Document segment ->
*****
Online dating these past few months has been an interesting experience.  I have met some really great people, and some really terrible people. I have also learned a lot about myself, and what I bring to the table; most importantly, what I am, and am not looking for.

Admittedly, I have a terrible track record.  I have not made the best choices in relationships, and have ended up in some not so great situations.  We live and learn… boy have I learned. Now, I am starting to realize that I deserve to be treated with respect and I choose to spend my time with those that feel the same.  However, sometimes, someone sneaks through the cracks.

For example:  Last Friday I had coffee with a great guy.  He was younger then I usually like, but he was sweet, so I figured I would meet him and see what happened.  He seemed like a great guy, I really enjoyed our time together. As we were leaving, we decided that we would see each other on Monday after work.  We had planned to have dinner and watch Forensic Files. Sounds like the perfect date, right?
*****
Dataset extract ->
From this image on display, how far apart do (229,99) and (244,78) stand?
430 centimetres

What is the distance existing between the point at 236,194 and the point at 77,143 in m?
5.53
*****
Prompt -> From the online dating post, extract word for word the part that opens with the words containing "Admittedly, I have" and closes with "through the cracks.". You won't need the listing for this.

Exercise result ->
Admittedly, I have a terrible track record.  I have not made the best choices in relationships, and have ended up in some not so great situations.  We live and learn… boy have I learned. Now, I am starting to realize that I deserve to be treated with respect and I choose to spend my time with those that feel the same.  However, sometimes, someone sneaks through the cracks.